Mother of late G League player files wrongful death suit against NBA

The mother of late NBA G League player Zeke Upshaw, who collapsed on-court during a game, is suing the NBA, alleging that it mishandled treatment by failing to implement any lifesaving measures.

Upshaw, 26, fell face-down on the floor in the final minute of a game, experiencing what was later deemed a “sudden cardiac death.” His mother, Jewel, is filing a wrongful death suit alleging that her son’s death came “as a direct result of the negligence of the Defendants named in this litigation.”

“Zeke Upshaw, improperly attended, was left to lie unconscious on the hardwood, in his team’s full uniform, slowly dying as his otherwise healthy heart sat, unbeating in his chest,” the suit explains. “A heart that likely only needed a compression series, or a charged delivery from a defibrillator, to begin to pound again and to pump blood and life back into Zeke Upshaw. However, according to witnesses, no one ever attempted to revive him.”

No emergency action plan in place?

According to the suit, before moved off on a stretcher, Upshaw lay on the court for four minutes; Upshaw’s brain was then deprived of oxygen for another 40. It also says that the timely use of a defibrillator may have restarted his heart.

Upshaw died after two days in the hospital.

“When the otherwise healthy heart of a professional NBA athlete suddenly stops during a game there is absolutely no reason, in 2018, that his heart cannot be immediately restarted,” said attorney Bob Hilliard at news conference in New York Wednesday. “No attempts were made to save Zeke Upshaw’s life. No CPR, no defibrillation, nothing.”

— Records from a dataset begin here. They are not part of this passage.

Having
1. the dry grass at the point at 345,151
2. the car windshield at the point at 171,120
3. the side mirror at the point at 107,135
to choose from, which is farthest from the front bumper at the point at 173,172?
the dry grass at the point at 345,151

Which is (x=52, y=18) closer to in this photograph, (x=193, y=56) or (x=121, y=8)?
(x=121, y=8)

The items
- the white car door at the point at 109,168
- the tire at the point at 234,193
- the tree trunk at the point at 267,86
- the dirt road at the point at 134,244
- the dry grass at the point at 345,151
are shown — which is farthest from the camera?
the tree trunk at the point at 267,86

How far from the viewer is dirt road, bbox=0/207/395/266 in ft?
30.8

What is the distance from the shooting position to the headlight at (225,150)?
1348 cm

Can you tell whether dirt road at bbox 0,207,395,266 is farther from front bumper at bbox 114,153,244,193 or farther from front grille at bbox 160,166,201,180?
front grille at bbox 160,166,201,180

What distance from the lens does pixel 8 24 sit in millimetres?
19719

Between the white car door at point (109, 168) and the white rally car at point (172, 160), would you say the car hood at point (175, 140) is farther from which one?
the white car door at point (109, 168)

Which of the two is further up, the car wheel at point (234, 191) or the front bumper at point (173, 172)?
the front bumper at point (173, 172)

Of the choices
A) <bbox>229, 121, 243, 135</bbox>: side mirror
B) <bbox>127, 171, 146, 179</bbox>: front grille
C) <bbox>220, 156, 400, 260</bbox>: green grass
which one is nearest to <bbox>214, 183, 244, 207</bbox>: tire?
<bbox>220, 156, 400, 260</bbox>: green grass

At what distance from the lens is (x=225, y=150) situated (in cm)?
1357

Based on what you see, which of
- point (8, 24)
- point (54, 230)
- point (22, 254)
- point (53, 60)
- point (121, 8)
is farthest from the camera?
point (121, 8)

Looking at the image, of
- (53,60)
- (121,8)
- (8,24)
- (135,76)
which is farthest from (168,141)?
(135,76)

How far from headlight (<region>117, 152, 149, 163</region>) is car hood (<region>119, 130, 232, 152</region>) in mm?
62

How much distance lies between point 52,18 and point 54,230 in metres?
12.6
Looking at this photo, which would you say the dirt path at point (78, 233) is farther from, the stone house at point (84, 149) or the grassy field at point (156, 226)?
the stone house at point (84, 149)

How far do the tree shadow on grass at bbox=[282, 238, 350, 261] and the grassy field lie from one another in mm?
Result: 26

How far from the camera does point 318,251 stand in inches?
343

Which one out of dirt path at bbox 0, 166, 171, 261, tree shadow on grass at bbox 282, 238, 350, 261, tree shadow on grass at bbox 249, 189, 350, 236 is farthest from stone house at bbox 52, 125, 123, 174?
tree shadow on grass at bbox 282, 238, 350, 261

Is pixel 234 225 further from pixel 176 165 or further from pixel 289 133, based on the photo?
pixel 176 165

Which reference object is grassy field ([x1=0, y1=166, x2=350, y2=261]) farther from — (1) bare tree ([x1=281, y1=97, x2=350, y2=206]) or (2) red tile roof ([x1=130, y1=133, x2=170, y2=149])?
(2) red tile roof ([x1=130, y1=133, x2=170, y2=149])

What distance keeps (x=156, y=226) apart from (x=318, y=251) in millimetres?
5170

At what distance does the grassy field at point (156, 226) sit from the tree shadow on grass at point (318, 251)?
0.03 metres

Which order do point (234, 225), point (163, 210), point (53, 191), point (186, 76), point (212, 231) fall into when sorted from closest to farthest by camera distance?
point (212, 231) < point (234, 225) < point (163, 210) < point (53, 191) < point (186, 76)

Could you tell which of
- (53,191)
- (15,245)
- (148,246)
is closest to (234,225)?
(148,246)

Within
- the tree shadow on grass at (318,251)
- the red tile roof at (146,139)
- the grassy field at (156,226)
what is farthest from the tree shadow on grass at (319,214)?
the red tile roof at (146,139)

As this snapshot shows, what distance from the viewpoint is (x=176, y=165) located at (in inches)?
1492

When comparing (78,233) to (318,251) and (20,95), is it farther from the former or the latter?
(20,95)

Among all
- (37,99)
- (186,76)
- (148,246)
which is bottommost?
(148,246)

The NBA, the Detroit Pistons Basketball Company and SSJ Group, owners of the Grand Rapids Drive, and the Deltaplex Arena (where the game took place) are listed as defendants in the suit.

Upshaw, a 6-foot-6 swingman who spent two years with the Grand Rapids Drive after playing in college at both Illinois State and Hofstra, and in Europe, was given an honorary call-up to the team’s parent Detroit Pistons three days after his death.